GOAL OF THE EXERCISE: Can you give as a numbered list the lines of the listing from the line that contains "How much distance" through the line that contains "44.7 inches", leaving out blank lines?

DATA SHOWN:
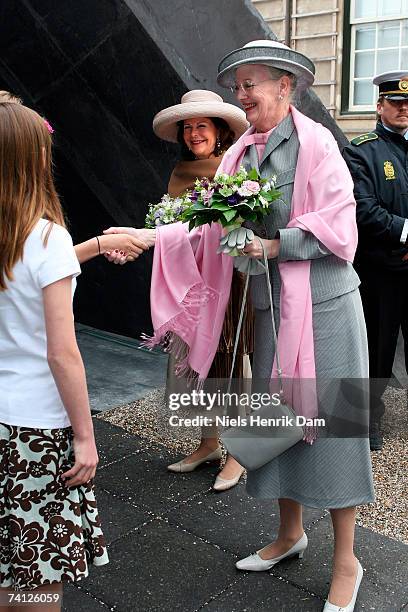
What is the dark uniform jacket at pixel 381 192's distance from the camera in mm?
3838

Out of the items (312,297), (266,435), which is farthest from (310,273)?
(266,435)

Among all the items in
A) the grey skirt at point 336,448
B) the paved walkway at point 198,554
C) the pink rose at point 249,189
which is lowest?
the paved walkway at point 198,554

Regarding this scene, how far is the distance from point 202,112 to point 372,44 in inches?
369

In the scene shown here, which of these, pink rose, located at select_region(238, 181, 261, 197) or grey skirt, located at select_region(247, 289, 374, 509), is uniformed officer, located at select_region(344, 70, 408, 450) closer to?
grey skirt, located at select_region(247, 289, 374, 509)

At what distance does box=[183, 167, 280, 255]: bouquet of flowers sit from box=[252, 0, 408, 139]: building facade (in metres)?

---

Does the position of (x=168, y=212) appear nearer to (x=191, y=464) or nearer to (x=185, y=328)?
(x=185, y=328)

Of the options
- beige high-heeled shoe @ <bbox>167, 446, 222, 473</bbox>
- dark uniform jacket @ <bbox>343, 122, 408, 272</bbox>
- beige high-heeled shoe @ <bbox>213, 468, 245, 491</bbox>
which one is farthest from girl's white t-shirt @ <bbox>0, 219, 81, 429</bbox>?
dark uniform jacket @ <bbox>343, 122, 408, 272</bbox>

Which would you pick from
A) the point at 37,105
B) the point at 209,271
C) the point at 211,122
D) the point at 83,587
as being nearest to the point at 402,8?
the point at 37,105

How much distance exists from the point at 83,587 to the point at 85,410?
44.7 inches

WRITTEN SOLUTION:
1. How much distance exists from the point at 83,587 to the point at 85,410?
2. 44.7 inches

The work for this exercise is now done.